Quando il Signore è accolto, permette di guardare e abbracciare l’altro per amore al suo destino. Si realizza così il miracolo di un’amicizia, al di là di ogni motivo di divisione. Se Cristo è la nostra speranza e il mistero della Chiesa è la Sua continuità, allora collaborare a costruire la Chiesa è veramente il modo con cui noi possiamo pensare con amore al mondo, con cui possiamo veder fiorire la nostra vita.
Papa Leone, nel suo Messaggio oggi per la Giornata della Pace, ci ricorda che “Sant’Agostino esortava i cristiani a intrecciare un’indissolubile amicizia con la pace, affinché, custodendola nell’intimo del loro spirito, potessero irradiarne tutt’intorno il luminoso calore. Egli, indirizzandosi alla sua comunità, così scriveva: «Se volete attirare gli altri alla pace, abbiatela voi per primi; siate voi anzitutto saldi nella pace. Per infiammarne gli altri dovete averne voi, all’interno, il lume acceso».

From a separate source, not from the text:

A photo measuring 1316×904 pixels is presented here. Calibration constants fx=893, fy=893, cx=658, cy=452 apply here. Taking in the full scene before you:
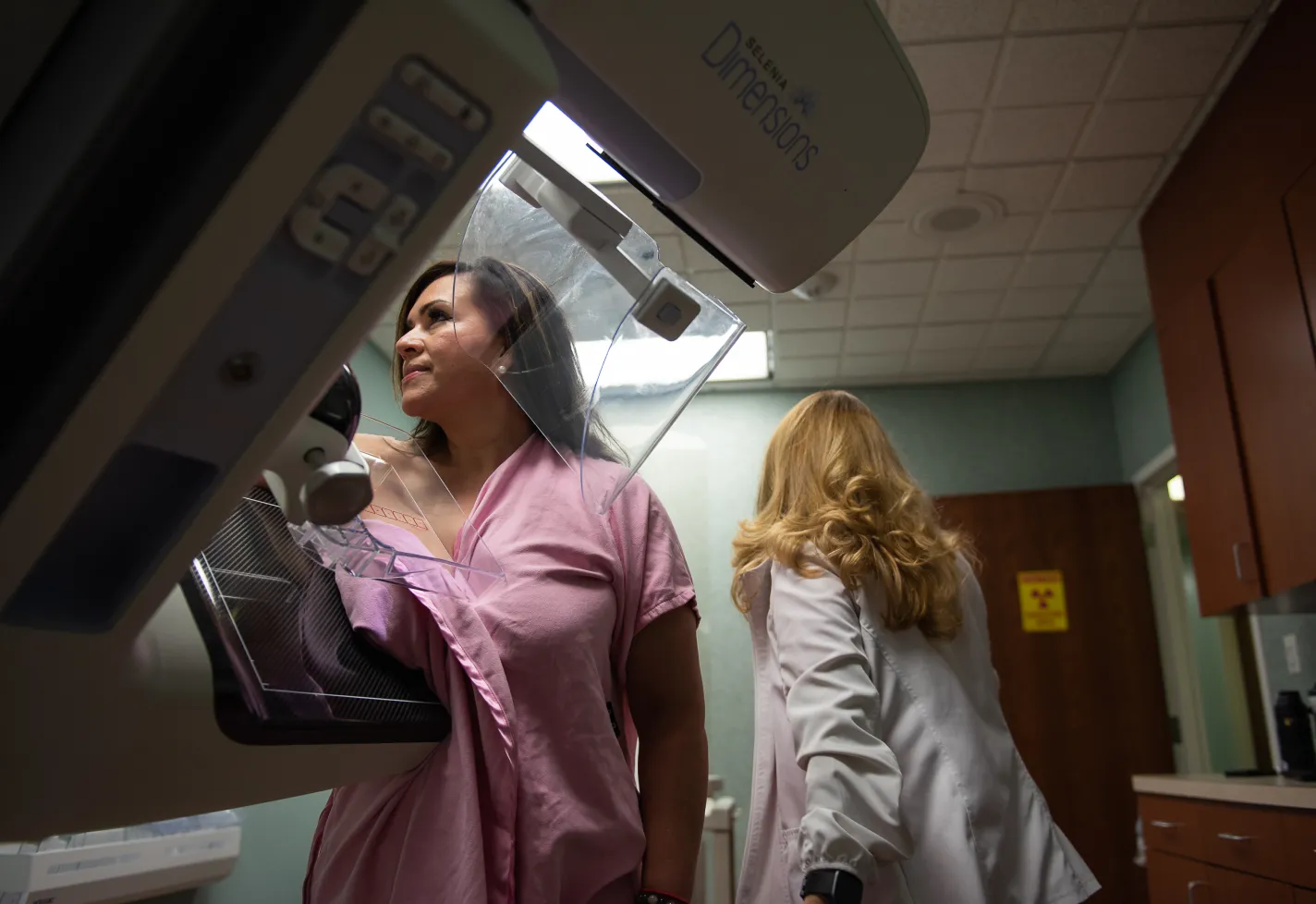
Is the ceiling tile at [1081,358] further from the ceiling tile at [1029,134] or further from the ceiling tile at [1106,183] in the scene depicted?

“La bontà è disarmante – continua il Papa – forse per questo Dio si è fatto bambino. «Pace in terra» cantano gli angeli, annunciando la presenza di un Dio senza difese, dal quale l’umanità può scoprirsi amata soltanto prendendosene cura (cfr Lc2,13-14). Nulla ha la capacità di cambiarci quanto un figlio. […] La fragilità umana ha il potere di renderci più lucidi rispetto a ciò che dura e a ciò che passa, a ciò che fa vivere e a ciò che uccide”.
La grande benedizione sacerdotale che oggi ascoltiamo dal libro dei Numeri ci svela allora l’origine di questa pace: “Il Signore faccia risplendere per te il suo volto… ti conceda pace” (Nm 6,25-26). La pace è la presenza di un Volto che risplende nella nostra oscurità. È la certezza che non siamo abbandonati al nostro destino, ma che la nostra vita è guardata, amata, accompagnata.
La luce di quel Volto – che in Gesù ha un volto umano – in questo nostro tempo così faticoso, tocchi le nostre ferite, le nostre paure. Che possiamo riconoscere in ogni incontro, in ogni fatto, quel Volto che ci viene incontro, così da essere “riflessi” di quel Volto, chiamati, come Maria, ad essere luce di Dio per il mondo.